AIDS/HIV Q & A
Q: What are the symptoms of AIDS/HIV in women?
A: Early signs of the infection are flu-like symptoms, swollen lymph glands, recurrent fever, rapid weight loss, constant tiredness, diarrhea and decreased appetite, and white spots or unusual blemishes in the mouth. For women, there are other indications as well:
- Recurrent yeast infections (vaginal candidiasis)
- Pelvic inflammatory disease
- Abnormal changes in cervical tissue
- Genital ulcers
- Genital warts
- Severe mucosal herpes infections.
Q: How do I reduce my chances of contracting HIV?
A: The best way to protect yourself is to stop all illegal drug use, particularly injection drugs, and abstain from sexual intercourse. Don't share needles. Don't have unprotected sex with someone who has ever used injection drugs or with a man who has had sex with another man. HIV is transmitted through bodily secretions, like blood, saliva, vaginal secretions, and semen. So you can contract the virus during vaginal, oral, or anal sex. Use barrier methods, such as condoms and dental dams, properly during sexual activity.
Q: If I'm HIV positive and I get pregnant, will my baby have HIV also?
A: One in 4 babies in the US whose mothers are HIV positive and do not receive treatment become infected with HIV before or during birth or through breast-feeding. Doctors can prescribe the drug AZT for infected pregnant women to reduce the risk of transmission. The earlier HIV is diagnosed and treated in the mother, the more effective this treatment is.
Q: What kind of test will tell me if I have HIV?
A: Two types of tests are used to screen for HIV infection.
A reactive test, such as the Elisa Test, indicates if HIV antibodies (those agents in your body mobilized to fight infection) are in the blood. A reactive test may give a false positive if you are in kidney or renal failure, have had multiple pregnancies, have had a flu shot, or have received gamma globulin injections.
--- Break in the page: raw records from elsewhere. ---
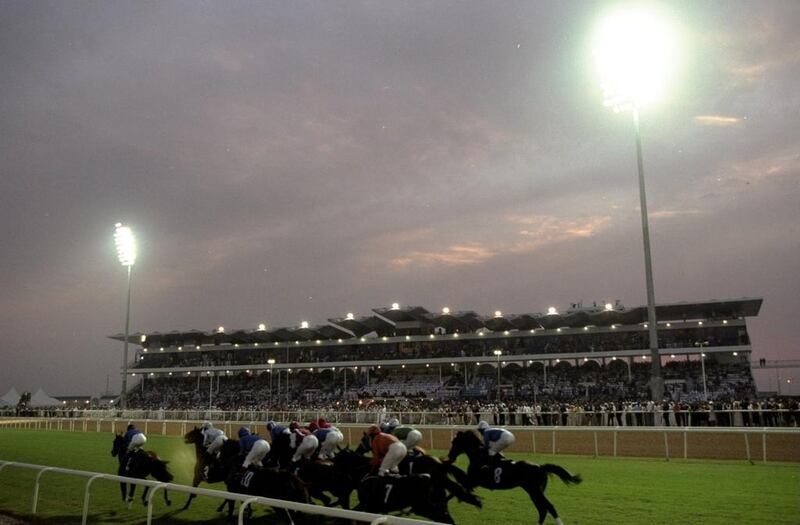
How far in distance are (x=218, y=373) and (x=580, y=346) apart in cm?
2830

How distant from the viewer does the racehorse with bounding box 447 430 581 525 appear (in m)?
6.61

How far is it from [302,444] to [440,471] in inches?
75.4

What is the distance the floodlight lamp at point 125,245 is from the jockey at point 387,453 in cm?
2986

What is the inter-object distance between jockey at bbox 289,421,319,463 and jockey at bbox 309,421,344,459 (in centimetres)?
29

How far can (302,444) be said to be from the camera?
754 cm

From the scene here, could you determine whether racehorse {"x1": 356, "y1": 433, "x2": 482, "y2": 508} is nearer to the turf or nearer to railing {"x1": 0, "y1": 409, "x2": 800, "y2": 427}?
the turf

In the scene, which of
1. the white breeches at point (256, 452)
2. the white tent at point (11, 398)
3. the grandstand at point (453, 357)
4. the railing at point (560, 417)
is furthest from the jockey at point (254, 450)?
the white tent at point (11, 398)

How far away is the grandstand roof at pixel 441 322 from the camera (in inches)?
1431

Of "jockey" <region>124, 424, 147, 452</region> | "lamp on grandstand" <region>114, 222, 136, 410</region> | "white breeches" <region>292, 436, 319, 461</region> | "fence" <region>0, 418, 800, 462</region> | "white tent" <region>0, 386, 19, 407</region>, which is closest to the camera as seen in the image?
"white breeches" <region>292, 436, 319, 461</region>

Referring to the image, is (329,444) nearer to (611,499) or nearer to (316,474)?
(316,474)

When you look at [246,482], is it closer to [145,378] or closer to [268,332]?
[268,332]

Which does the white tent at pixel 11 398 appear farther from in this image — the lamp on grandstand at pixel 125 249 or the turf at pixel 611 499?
the turf at pixel 611 499

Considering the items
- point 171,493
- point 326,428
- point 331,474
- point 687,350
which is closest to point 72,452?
point 171,493

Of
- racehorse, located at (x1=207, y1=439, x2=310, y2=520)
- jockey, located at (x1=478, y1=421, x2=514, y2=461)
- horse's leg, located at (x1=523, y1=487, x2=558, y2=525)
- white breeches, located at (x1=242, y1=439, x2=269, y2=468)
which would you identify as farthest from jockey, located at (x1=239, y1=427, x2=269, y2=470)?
horse's leg, located at (x1=523, y1=487, x2=558, y2=525)
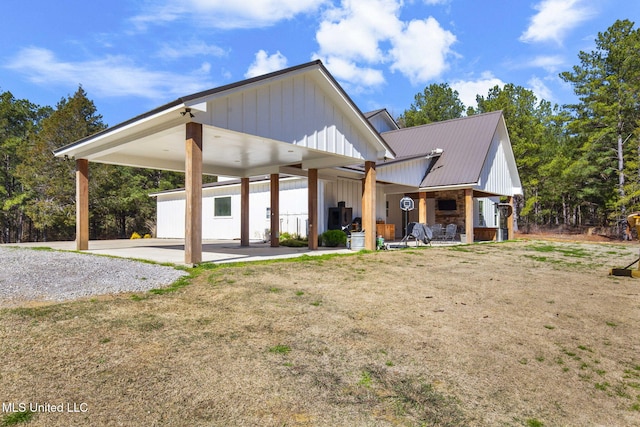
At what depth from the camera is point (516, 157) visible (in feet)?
96.2

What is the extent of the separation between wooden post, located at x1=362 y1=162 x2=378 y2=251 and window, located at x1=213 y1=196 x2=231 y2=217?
9797mm

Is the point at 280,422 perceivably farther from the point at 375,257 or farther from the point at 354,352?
the point at 375,257

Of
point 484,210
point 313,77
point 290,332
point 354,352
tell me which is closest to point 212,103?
point 313,77

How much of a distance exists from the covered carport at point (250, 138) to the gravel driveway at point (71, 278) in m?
1.23

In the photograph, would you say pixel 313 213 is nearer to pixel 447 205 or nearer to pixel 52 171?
pixel 447 205

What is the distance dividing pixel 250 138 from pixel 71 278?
479cm

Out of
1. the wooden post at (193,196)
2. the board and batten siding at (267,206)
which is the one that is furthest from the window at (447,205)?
the wooden post at (193,196)

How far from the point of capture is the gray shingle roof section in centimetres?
1738

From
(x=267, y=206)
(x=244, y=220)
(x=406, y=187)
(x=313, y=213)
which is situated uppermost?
(x=406, y=187)

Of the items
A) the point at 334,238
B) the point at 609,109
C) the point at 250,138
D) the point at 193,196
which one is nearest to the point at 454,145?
the point at 334,238

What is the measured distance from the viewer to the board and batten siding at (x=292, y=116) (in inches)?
332

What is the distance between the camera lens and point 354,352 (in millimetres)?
3658

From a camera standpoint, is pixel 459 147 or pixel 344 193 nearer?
pixel 344 193

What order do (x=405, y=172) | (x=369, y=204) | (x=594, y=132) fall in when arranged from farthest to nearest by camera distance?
1. (x=594, y=132)
2. (x=405, y=172)
3. (x=369, y=204)
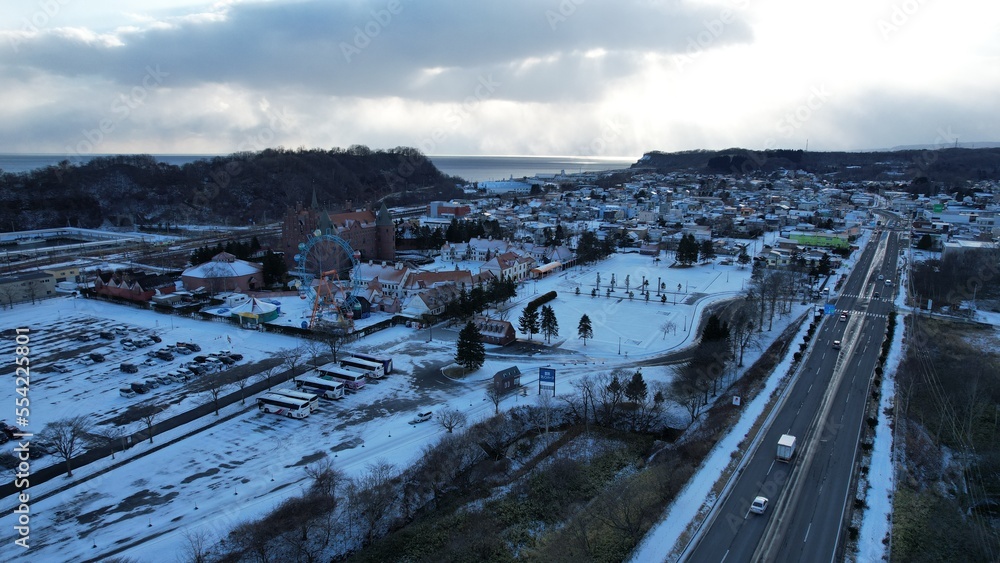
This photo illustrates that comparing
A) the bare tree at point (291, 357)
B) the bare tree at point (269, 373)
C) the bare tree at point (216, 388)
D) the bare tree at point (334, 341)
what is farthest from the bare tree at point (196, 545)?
the bare tree at point (334, 341)

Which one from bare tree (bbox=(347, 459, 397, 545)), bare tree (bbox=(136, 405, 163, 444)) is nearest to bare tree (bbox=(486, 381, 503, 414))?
bare tree (bbox=(347, 459, 397, 545))

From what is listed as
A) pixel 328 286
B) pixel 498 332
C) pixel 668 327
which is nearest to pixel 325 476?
pixel 498 332

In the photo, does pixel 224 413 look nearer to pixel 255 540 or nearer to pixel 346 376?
pixel 346 376

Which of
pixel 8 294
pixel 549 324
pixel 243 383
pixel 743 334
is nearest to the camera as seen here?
pixel 243 383

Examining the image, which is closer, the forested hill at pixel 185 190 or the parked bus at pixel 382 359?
the parked bus at pixel 382 359

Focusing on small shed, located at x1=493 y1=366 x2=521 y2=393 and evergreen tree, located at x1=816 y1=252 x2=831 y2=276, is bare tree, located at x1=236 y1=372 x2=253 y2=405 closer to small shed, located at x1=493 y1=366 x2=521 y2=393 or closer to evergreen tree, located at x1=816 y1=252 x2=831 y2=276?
small shed, located at x1=493 y1=366 x2=521 y2=393

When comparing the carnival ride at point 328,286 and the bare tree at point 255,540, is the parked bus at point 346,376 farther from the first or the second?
the bare tree at point 255,540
If there is a negative result on the test, no HIV antibodies were found. To get a more accurate reading, wait three to six months, abstain from sex or practice safe sex, and then get a confirmatory test.
A confirmatory test (Western Blot) shows your HIV status. A positive result means you have been infected with HIV, there are HIV antibodies in your blood, and you can infect others.
Being HIV positive does not mean you will definitely develop AIDS, but it is likely that you will.